Le programme déjà existant au Canada concernait uniquement les membres de la famille immédiate des Canadiens, y compris les conjoints et les enfants.

Le programme élargi inclura un nombre limité de parents, de grands-parents, d’enfants adultes, de petits-enfants et de frères et sœurs de Canadiens et de résidents permanents du Canada, ainsi que des membres de leur famille immédiate.

Le plafond du programme critiqué

Le Conseil national des musulmans canadiens a critiqué le plafond de 1000 candidats et affirme avoir déjà été en contact avec plus d’un millier de personnes qui tentent d’évacuer leur famille de Gaza.

Plus de 23 000 Palestiniens ont été tués – dont environ les deux tiers étaient des femmes et des enfants – et plus de 58 000 ont été blessés depuis le début de la guerre, selon les autorités sanitaires locales du territoire contrôlé par le Hamas.

Marilyn Kasken a fait écho à ces frustrations, soulignant qu’Ottawa a accueilli plus de 210 000 Ukrainiens fuyant les attaques russes contre leur pays depuis 2022.

«Cela dit que la vie du peuple palestinien n’a pas d’importance», a-t-elle soutenu.

Immigration, Réfugiés et Citoyenneté Canada a défendu ce plafond et a déclaré que le nombre de visas reflétait la volatilité de la situation sur le terrain et les difficultés affrontées par le Canada et d’autres pays pour faire sortir les personnes de Gaza par la frontière étroitement contrôlée avec l’Égypte.

M. Miller a déclaré mardi dans un communiqué que la situation à Gaza était «difficile et volatile».

«Ces nouvelles mesures offrent une voie humanitaire vers la sécurité et tiennent compte de l’importance de garder les familles unies compte tenu de la crise continue. Nous continuerons de surveiller l’évolution de la situation à Gaza de très près et nous adapterons notre intervention en conséquence», a-t-il affirmé. 

Ceux qui parviennent à obtenir un visa et à fuir Gaza recevront des fonds pour un séjour de deux nuits à l’hôtel pendant qu’ils se prêteront à un contrôle et à une prise d’empreintes digitales.

Une fois au Canada, ils pourront demander un permis de travail ou d’études gratuit et auront accès aux services d’établissement et à la couverture médicale du gouvernement fédéral pendant 90 jours.

Les sœurs Kasken ont rencontré lundi un membre du personnel de Seamus O’Regan, député libéral de St. John’s-Sud—Mount Pearl, mais ont dit que la réunion ne leur avait pas laissé beaucoup d’espoir.

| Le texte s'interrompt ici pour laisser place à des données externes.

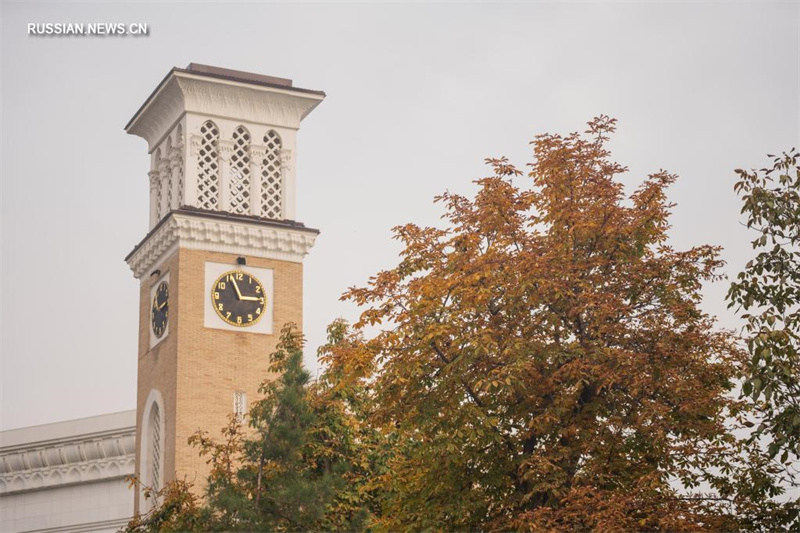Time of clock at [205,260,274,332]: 11:14
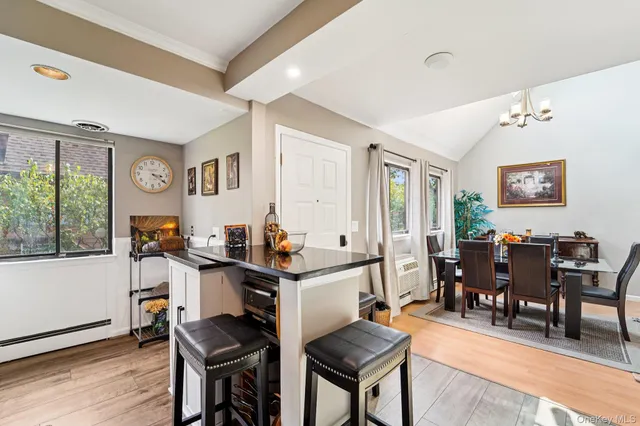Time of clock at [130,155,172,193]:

«Je veux me réveiller de ce cauchemar, a témoigné Marilyn Kasken. Je m’empêche de réfléchir la plupart du temps, mais ça ne marche pas.»

Les sœurs sont arrivées à Saint-Jean en octobre, grâce au programme fédéral des défenseurs des droits de la personne, qui réinstalle les personnes qui luttent pour les libertés fondamentales mais qui courent des risques dans leur pays d’origine.

«Je n’ai pas vraiment l’impression d’avoir un nouveau départ au Canada, parce que je ne peux pas ressentir de bonnes choses alors que j’ai constamment peur de perdre mes amis, ma famille et mes frères», a-t-elle indiqué.